Establish the important terms, symbols and scales of size (if you're using pictorial representation) and elucidate everything in an introduction or a glossary. Abbreviations, numbering systems and your method of citing other sources should also be clearly explained at the beginning of the playbook.
Divide your playbook into major section that each have important sub-sections, as in Offense and Defense for football (or any other sport), or Free Media, Advertising and Major Campaigns for a marketing playbook.
Create an organization tree that shows all of the positions in the team that the playbook serves to direct. Your tree should show each position's relation to every other position and should provide readers with the common names and abbreviations used to address all the positions.

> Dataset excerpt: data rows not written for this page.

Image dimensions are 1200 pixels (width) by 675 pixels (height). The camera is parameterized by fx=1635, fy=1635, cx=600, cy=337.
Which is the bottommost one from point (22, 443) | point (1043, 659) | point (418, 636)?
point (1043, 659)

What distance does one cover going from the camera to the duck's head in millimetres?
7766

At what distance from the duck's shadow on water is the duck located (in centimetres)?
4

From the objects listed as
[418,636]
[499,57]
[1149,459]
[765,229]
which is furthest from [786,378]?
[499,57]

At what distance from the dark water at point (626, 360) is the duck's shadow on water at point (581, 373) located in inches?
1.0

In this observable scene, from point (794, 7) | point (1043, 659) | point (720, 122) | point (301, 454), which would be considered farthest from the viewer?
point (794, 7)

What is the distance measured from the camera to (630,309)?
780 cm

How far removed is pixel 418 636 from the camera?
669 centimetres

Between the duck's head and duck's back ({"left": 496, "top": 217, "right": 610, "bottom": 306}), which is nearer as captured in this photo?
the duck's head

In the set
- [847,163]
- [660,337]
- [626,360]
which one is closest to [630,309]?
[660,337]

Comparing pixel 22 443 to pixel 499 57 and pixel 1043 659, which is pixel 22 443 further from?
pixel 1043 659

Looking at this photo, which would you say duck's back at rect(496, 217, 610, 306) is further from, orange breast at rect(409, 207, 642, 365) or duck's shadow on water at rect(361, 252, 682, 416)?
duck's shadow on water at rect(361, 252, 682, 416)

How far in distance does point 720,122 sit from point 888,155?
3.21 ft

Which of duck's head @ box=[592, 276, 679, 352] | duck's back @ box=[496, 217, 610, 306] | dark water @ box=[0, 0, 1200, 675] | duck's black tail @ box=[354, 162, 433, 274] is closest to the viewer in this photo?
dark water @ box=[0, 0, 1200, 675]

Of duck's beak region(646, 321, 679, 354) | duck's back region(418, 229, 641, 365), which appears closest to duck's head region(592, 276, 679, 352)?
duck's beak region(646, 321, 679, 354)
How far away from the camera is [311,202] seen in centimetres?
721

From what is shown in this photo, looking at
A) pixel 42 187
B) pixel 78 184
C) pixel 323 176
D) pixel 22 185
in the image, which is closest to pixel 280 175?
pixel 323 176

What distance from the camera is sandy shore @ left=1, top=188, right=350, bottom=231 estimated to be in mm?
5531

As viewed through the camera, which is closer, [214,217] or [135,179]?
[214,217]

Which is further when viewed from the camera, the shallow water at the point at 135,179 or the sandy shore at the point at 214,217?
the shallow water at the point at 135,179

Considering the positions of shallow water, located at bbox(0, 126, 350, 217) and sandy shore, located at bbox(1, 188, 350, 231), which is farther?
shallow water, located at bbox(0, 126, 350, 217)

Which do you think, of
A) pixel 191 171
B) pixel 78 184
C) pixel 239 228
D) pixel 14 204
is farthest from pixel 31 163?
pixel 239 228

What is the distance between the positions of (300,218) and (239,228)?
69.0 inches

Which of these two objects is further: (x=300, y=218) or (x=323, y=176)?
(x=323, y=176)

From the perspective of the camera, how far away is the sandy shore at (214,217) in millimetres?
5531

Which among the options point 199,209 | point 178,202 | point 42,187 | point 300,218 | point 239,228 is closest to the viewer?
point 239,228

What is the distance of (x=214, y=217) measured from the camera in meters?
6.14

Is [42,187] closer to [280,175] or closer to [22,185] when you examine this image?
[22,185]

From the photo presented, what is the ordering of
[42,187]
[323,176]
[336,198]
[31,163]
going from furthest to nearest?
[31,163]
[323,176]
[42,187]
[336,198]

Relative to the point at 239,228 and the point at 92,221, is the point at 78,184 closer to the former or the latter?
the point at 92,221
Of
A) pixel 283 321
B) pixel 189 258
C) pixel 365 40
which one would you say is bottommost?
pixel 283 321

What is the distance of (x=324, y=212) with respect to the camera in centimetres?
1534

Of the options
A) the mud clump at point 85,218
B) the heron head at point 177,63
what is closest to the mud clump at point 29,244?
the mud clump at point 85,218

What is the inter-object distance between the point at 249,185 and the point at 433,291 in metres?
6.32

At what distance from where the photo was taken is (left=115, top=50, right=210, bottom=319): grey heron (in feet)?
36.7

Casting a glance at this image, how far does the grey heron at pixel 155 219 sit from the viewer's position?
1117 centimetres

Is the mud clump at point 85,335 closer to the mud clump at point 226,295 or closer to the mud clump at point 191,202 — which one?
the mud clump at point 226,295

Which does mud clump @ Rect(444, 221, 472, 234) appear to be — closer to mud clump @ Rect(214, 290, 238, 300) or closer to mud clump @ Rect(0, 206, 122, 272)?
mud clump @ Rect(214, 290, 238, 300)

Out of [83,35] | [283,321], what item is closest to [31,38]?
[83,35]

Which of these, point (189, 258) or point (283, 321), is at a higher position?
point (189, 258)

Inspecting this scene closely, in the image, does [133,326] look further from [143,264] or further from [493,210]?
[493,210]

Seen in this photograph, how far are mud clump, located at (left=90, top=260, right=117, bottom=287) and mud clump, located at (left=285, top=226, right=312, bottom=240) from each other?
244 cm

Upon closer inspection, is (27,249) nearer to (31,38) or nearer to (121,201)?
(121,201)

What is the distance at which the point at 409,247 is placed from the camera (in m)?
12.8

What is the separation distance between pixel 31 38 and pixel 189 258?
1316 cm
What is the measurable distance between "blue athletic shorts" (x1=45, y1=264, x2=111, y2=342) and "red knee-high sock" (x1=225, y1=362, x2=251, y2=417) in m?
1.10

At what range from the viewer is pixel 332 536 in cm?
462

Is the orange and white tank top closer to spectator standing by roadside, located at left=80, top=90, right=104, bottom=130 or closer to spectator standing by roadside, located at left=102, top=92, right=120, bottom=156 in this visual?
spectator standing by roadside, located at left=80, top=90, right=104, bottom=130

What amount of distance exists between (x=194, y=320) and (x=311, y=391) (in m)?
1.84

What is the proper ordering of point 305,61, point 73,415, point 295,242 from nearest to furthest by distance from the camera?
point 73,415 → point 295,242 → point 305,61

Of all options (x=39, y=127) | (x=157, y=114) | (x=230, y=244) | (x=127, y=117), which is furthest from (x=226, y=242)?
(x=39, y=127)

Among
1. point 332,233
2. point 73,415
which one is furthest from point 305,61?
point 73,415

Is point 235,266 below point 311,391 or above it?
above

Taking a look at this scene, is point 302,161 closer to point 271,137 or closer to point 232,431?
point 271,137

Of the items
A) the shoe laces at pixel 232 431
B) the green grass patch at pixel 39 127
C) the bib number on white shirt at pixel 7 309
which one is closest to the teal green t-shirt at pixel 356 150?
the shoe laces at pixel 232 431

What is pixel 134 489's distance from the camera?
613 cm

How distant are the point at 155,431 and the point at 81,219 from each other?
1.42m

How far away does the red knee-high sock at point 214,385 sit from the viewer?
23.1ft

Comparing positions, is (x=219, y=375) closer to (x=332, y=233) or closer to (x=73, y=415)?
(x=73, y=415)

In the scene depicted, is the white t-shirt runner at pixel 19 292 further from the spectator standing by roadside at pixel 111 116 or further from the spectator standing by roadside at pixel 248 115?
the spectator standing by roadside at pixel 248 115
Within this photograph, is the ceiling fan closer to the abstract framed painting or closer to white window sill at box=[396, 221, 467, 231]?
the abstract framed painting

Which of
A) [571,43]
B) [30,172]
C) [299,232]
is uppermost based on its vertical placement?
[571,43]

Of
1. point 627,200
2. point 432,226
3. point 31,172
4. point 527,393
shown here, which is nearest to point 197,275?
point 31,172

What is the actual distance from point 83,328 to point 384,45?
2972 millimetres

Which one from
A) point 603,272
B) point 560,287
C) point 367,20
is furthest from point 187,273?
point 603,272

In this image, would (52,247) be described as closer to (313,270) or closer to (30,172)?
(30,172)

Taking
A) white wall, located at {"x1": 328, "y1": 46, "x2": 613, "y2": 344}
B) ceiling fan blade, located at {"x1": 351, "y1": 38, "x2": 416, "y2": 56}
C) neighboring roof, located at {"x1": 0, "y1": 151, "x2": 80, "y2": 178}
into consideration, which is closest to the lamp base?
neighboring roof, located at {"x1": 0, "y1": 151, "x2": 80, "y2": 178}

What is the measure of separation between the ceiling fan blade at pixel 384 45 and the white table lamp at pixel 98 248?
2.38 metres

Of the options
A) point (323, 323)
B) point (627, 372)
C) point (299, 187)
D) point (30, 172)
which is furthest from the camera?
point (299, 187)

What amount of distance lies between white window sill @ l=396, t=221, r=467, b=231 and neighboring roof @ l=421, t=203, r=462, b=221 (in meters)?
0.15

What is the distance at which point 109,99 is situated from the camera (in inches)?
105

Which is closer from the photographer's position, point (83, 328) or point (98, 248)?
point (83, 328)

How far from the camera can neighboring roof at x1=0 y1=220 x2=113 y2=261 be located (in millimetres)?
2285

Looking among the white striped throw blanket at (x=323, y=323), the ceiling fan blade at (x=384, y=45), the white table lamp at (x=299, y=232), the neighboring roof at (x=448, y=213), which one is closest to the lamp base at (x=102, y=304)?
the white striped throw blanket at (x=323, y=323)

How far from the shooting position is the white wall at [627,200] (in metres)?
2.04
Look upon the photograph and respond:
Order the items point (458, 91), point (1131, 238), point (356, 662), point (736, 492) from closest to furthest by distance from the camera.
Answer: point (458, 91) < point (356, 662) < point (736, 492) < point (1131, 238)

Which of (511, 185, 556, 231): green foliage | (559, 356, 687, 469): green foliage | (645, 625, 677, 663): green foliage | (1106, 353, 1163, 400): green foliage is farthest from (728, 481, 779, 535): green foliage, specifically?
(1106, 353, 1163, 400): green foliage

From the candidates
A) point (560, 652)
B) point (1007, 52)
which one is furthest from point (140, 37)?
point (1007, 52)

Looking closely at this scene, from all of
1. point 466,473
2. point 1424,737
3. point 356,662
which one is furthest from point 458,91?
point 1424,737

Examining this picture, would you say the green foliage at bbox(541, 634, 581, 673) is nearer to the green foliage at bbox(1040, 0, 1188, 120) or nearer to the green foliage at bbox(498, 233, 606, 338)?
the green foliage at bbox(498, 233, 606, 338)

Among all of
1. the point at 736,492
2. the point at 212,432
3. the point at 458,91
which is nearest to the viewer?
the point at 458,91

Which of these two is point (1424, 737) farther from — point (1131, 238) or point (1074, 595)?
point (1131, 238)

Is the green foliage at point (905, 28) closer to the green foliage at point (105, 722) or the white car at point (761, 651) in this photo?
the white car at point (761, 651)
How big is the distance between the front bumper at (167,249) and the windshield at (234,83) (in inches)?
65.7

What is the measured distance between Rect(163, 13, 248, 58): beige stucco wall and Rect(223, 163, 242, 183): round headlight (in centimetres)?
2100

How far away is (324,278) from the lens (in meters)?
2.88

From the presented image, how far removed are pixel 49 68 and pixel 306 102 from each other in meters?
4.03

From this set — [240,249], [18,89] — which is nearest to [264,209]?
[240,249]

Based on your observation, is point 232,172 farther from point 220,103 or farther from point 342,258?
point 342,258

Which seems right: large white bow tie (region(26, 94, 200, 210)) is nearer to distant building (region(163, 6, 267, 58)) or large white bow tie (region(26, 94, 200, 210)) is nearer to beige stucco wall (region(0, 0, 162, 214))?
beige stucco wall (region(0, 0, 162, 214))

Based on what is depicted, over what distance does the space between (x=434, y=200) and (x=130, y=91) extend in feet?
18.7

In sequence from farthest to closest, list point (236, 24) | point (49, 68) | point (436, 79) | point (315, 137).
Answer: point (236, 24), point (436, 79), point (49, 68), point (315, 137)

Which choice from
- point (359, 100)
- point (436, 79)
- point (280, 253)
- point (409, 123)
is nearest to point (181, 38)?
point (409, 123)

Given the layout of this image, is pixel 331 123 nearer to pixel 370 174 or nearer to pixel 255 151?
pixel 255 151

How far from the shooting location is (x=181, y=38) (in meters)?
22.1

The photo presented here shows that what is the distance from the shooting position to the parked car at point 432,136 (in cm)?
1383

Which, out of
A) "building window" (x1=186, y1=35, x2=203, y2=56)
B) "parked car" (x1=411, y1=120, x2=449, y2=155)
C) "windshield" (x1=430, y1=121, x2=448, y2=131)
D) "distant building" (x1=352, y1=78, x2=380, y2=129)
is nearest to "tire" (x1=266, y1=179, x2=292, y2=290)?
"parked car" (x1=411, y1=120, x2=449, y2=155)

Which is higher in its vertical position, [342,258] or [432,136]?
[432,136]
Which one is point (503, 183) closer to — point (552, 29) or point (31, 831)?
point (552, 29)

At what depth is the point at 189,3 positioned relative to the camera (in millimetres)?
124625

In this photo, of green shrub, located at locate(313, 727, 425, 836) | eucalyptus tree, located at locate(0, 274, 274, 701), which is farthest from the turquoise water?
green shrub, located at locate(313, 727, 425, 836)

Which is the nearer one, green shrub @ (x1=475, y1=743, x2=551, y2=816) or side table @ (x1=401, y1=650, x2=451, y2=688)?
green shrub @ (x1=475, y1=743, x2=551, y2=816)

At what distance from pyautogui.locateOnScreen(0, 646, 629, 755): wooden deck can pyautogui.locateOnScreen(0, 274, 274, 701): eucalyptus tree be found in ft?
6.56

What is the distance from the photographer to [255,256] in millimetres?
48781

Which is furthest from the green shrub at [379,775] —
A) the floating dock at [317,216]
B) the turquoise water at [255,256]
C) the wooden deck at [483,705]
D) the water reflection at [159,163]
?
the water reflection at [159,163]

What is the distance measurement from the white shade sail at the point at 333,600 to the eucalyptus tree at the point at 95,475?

Develop "plays" or protocols for action on the basis of different scenarios and contingencies and in terms of your competitors. For each play that you make for your playbook you should try to think of all the possible things that could go wrong so these things can be added as you make progress.
Keep each section of the playbook and the playbook as a whole under strict lock and key. It's important for all members of your team to know the playbook inside and out (even if a given section doesn't apply to their positions), but you should also know where copies of the playbook are so you don't make the shattering mistake of leaking a playbook to a competitor.